- [GOAL OF THE EXERCISE]
In the entries that follow, find the word "marking" and report each line it is on.

- [Saved entries]
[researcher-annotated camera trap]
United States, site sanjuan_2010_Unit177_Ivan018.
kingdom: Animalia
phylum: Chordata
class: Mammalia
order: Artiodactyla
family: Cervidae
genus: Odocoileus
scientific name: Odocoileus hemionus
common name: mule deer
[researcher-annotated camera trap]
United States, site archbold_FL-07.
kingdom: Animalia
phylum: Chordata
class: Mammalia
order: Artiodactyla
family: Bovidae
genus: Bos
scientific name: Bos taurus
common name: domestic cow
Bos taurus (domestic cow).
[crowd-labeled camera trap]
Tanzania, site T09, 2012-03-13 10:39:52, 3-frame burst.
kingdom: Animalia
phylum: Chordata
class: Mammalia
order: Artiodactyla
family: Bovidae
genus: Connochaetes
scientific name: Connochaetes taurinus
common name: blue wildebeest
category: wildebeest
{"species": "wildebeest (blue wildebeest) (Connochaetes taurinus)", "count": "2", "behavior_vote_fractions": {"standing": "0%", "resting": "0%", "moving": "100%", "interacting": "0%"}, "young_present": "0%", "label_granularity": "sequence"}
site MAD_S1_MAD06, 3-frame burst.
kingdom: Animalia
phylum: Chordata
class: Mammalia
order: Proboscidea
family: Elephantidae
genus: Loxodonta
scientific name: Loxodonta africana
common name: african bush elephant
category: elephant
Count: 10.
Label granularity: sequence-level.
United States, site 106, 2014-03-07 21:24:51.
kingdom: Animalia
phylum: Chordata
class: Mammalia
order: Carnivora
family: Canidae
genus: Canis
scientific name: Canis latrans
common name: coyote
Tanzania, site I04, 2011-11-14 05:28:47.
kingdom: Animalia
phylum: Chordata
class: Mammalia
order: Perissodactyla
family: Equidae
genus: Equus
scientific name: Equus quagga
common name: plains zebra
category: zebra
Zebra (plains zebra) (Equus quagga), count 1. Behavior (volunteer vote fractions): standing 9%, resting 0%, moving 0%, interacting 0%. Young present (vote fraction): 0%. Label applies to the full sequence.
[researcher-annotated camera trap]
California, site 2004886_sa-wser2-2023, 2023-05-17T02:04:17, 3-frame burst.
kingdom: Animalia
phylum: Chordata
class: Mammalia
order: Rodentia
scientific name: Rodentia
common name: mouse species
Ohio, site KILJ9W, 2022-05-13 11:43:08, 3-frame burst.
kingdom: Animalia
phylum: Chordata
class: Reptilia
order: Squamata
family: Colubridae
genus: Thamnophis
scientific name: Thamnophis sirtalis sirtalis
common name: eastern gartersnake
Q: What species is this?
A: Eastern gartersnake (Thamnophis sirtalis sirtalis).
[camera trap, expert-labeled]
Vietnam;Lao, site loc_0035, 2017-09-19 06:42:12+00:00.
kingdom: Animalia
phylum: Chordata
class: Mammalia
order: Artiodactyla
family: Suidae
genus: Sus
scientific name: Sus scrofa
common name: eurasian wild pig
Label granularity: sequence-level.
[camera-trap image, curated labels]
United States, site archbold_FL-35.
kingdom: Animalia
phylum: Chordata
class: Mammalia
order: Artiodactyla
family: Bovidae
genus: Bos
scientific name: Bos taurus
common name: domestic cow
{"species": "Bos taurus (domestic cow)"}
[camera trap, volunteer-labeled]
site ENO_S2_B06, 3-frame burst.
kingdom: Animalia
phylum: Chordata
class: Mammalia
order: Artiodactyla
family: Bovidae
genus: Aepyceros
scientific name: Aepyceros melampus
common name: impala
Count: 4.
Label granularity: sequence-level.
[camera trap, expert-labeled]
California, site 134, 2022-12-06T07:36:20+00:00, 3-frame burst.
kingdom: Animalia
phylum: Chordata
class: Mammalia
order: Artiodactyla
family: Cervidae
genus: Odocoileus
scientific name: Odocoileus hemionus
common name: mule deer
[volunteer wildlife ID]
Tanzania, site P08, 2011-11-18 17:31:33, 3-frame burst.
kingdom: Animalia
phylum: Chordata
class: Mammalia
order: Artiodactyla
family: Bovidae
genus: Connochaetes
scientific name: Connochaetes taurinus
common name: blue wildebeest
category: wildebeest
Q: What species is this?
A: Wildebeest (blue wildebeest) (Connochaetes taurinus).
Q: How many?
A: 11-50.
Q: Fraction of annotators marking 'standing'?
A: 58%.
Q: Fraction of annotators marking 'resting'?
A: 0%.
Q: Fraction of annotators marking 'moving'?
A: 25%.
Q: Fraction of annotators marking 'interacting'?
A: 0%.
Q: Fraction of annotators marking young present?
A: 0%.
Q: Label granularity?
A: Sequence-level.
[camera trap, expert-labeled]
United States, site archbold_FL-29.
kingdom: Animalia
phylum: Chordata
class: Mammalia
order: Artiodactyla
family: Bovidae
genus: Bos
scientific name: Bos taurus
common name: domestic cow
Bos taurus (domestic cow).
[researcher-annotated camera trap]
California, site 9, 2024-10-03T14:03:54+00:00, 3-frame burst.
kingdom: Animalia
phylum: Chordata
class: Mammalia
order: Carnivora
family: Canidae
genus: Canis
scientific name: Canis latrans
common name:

- [SOLUTION TO THIS TASK]
Q: Fraction of annotators marking 'standing'?
Q: Fraction of annotators marking 'resting'?
Q: Fraction of annotators marking 'moving'?
Q: Fraction of annotators marking 'interacting'?
Q: Fraction of annotators marking young present?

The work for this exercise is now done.